В определенных историко-литературных ситуациях возникает тенденция использовать тексты «не по назначению», чтобы функция и текст вступали в противоречие. Так, поэтический текст может использоваться в функции прозаического и, наоборот, детектив — в функции психологического романа (Достоевский), а нехудожественные тексты (тексты, по внутренней структуре противопоставленные художественным) — в функции произведений искусства.
Противоречие между текстом и функцией его во внетекстовой структуре искусства делает структуру художественного языка носительницей информации.

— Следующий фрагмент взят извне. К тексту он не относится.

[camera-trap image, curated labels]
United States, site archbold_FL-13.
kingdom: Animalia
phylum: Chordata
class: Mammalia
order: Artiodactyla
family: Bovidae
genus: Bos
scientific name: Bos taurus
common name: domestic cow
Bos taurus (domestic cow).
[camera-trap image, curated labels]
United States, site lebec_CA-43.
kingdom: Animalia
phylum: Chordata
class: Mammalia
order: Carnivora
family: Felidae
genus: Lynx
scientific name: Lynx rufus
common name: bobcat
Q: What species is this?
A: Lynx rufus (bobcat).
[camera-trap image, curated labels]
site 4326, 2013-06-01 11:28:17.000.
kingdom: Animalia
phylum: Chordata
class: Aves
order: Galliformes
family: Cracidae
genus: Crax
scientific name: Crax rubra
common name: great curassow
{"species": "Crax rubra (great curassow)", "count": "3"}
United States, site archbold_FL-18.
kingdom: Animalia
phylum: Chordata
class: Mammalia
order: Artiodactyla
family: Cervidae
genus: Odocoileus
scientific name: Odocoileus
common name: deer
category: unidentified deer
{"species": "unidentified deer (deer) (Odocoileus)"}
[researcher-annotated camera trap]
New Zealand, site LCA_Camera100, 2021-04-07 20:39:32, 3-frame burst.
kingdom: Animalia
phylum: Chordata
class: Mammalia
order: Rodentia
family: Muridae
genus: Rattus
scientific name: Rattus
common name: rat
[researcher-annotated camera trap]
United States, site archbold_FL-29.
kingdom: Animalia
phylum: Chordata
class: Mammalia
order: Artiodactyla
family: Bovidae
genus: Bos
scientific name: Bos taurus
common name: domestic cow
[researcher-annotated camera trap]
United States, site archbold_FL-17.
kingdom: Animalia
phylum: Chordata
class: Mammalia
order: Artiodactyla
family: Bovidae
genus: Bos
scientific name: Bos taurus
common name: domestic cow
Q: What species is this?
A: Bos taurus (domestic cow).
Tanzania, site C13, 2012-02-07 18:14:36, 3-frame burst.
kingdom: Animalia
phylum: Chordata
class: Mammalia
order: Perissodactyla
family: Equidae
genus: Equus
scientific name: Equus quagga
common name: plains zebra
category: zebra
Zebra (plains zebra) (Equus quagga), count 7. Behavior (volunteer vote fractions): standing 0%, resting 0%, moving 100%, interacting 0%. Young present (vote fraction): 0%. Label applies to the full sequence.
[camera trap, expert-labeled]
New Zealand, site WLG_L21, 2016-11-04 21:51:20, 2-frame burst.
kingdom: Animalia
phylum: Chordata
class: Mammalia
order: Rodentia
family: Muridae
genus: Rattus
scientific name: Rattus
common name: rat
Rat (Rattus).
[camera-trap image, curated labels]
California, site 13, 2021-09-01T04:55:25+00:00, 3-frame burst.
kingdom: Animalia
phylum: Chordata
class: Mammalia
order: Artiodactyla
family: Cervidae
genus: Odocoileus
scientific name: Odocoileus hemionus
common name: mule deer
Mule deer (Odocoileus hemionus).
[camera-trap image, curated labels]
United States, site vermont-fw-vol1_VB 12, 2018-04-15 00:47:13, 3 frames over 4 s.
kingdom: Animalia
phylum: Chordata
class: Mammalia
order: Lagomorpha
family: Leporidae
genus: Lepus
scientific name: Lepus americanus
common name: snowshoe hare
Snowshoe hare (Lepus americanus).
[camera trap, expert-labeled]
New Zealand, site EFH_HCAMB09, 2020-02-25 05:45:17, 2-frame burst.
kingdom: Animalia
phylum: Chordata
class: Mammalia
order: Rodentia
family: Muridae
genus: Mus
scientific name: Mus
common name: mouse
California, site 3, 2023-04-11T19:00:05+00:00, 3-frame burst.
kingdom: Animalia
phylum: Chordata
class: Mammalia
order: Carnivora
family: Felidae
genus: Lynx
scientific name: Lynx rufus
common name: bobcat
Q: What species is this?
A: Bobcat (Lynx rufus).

Одновременная включенность художественного текста во многие взаимно пересекающиеся внетекстовые структуры, одновременное вхождение каждого элемента текста во многие сегменты внутритекстовой структуры — все это делает художественное произведение носителем многих чрезвычайно сложно соотносящихся между собой значений. Высокая информативность художественного текста связана, в частности, с такой его конструктивной особенностью, как смена структурных доминант: в тот момент, когда тот или иной структурный элемент приобретает черты автоматической предсказуемости, он уходит на задний план, а структурная доминанта переходит на другой, еще не автоматизированный, уровень. Не случайно именно в конце строки, (284) то есть в конструктивной позиции наибольшего нарастания энтропии ритма, появляется рифма (в этом же смысле показательно, что, чем «свободнее» требования к размеру, тем строже — к рифме, и наоборот). Можно было бы показать, что в определенных типах стихотворений метафора тяготеет к концу стиха.
Рассмотрение художественного текста как структурного целого убеждает нас в том, что, с одной стороны, индивидуальное, неповторимое в произведении искусства не есть нечто непричастное никакой структуре и, следовательно, доступное лишь импрессионистическому «вчувствованию», а не точному анализу. Напротив, оно возникает на пересечении многих структур и принадлежит им одновременно, «играя» всем богатством возникающих при этом значений.
С другой стороны, всякое описание одного какого-либо структурного плана неизбежно связано с утратой семантического богатства текста. Поэтому следует отличать подобные описания как чисто эвристический этап в истории изучения текста, порожденный совершенно законным стремлением сначала выработать методы точного решения простых задач, а затем уже приступать к более сложным структурным описаниям, от такого сведения художественного текста к однозначным системам, которое претендует на конечное истолкование произведения искусства.